Temperature changes can cause water to change its state. When the temperature drops to 0°C, water is converted into ice and vice versa. Molecular simulations have provided insight into the microscopic mechanisms underlying homogeneous ice nucleation. However, these simulations have so far proven prohibitively expensive.
A team from Princeton University has successfully used artificial intelligence (AI) to solve equations that control the quantum behavior of individual atoms and molecules to replicate the early stages of ice formation. The simulation shows how water molecules transition into solid ice with quantum accuracy.
Roberto Car, Princeton’s Ralph W. *31 Dornte Professor in Chemistry, who co-pioneered the approach of simulating molecular behaviors based on the underlying quantum laws more than 35 years ago, said, “In a sense, this is like a dream come true. Our hope then was that eventually, we would be able to study systems like this one. Still, it was impossible without further conceptual development, and that development came via a completely different field, that of artificial intelligence and data science.”
Modeling the early stages of freezing water, the ice nucleation process could increase the precision of climate and weather modeling and other processes like flash-freezing food. The new approach could help track the activity of hundreds of thousands of atoms over thousands of times longer periods, albeit still just fractions of a second, than in early studies.
Scientists come up with this approach using quantum mechanical laws to predict the physical movements of atoms and molecules. How atoms associate with one another to form molecules and how molecules associate with one another to make common objects are both governed by quantum mechanical laws.
Scientists trained a neural network to recognize a comparatively small number of selected quantum calculations. Once trained, the neural network can calculate the forces between atoms that it has never seen before with quantum mechanical accuracy. This “machine learning” approach is already used in everyday applications such as voice recognition and self-driving automobiles.
In 2018, scientists found a way to apply AI to modeling quantum-mechanical interatomic forces. That approach is known as deep potential molecular dynamics.
In this study, scientists applied these techniques to simulating ice nucleation. They used deep potential molecular dynamics to run simulations of up to 300,000 atoms using significantly less computing power. They conducted simulations on Summit, one of the world’s fastest supercomputers, at Oak Ridge National Laboratory.
Pablo Debenedetti, Princeton’s dean for research and the Class of 1950 Professor of Engineering and Applied Science and a co-author of the new study, said, “This work provides one of the best studies of ice nucleation.”
“Ice nucleation is one of the major unknown quantities in weather prediction models. This is quite a significant step forward because we see good agreement with experiments. We’ve been able to simulate extensive systems previously unthinkable for quantum calculations.”
Athanassios Panagiotopoulos, the Susan Dod Brown Professor of Chemical and Biological Engineering and a co-author of the study, said, “The deep potential methodology used in our study will help realize the promise of ab initio molecular dynamics to produce valuable predictions of complex phenomena, such as chemical reactions and the design of new materials.”
Pablo Piaggi, the study’s first author and a postdoctoral research associate in chemistry at Princeton, said, “The fact that we are studying very complex phenomena from the fundamental laws of nature, to me that is fascinating.

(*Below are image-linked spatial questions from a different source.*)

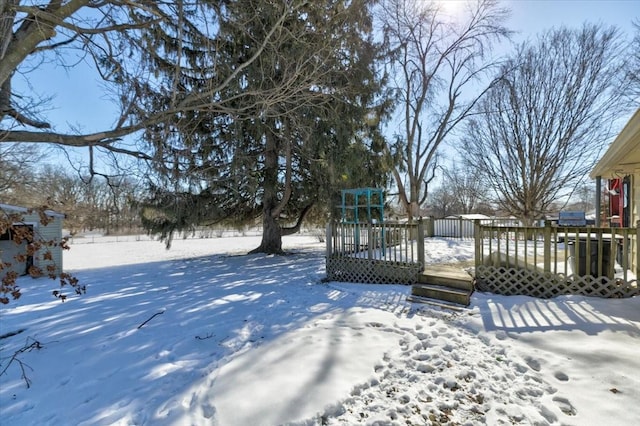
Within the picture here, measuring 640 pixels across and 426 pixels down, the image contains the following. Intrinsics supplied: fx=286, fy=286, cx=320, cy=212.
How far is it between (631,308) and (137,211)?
12.5m

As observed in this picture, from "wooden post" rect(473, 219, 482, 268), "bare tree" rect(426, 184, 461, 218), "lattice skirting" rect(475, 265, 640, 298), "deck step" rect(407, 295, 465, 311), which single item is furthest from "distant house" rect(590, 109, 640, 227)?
"bare tree" rect(426, 184, 461, 218)

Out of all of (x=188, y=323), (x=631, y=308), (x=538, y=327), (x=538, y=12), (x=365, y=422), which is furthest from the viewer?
(x=538, y=12)

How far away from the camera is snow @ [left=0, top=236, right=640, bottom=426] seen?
224 cm

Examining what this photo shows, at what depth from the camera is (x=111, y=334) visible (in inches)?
161

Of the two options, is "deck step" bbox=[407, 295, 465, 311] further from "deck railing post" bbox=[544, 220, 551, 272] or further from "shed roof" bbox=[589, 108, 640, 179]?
"shed roof" bbox=[589, 108, 640, 179]

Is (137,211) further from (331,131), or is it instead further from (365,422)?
(365,422)

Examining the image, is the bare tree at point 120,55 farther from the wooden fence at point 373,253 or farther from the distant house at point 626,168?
the distant house at point 626,168

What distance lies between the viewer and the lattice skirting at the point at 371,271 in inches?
250

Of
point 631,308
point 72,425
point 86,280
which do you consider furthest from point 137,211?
point 631,308

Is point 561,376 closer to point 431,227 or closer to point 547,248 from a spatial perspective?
point 547,248

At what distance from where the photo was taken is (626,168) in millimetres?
7094

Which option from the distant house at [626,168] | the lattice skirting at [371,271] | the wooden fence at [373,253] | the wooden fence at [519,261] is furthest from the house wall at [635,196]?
the lattice skirting at [371,271]

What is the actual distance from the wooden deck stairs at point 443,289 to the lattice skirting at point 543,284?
433 millimetres

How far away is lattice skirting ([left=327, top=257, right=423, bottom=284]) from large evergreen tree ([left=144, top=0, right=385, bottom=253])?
3470 mm
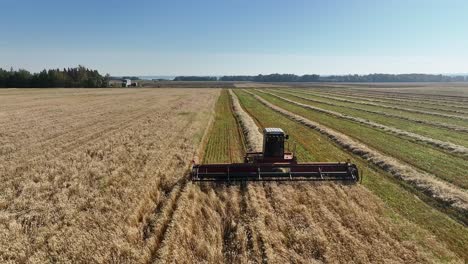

The development of new techniques to study rare events, such as nucleation, using computer simulation. Rare events take place over timescales that are longer than the simulation times that can be afforded, even with the help of AI, and specialized techniques are needed to accelerate them.”
“Water molecules consist of two hydrogen atoms and an oxygen atom. The electrons around each atom determine how atoms can bond with each other to form molecules. We start with the equation that describes how electrons behave. Electrons determine how atoms interact, how they form chemical bonds and virtually the whole of chemistry.”
Car said, “The atoms can exist in millions of different arrangements. The magic is that because of some physical principles, the machine can extrapolate what happens in a relatively small number of configurations of a small collection of atoms to the countless arrangements of a much bigger system.”
Piaggi said, “Although AI approaches have been available for some years, researchers have been cautious about applying them to calculations of physical systems. When machine learning algorithms started to become popular, a big part of the scientific community was skeptical because these algorithms are a black box. Machine learning algorithms don’t know anything about physics, so why would we use them?”
“In the last couple of years, however, there has been a significant change in this attitude, not only because the algorithms work but also because scientists are using their knowledge of physics to inform the machine learning models.”
“It is satisfying to see the work started three decades ago come to fruition. The development came via something that was developed in a different field, that of data science and applied mathematics. Having this kind of cross interaction between different fields is very important.”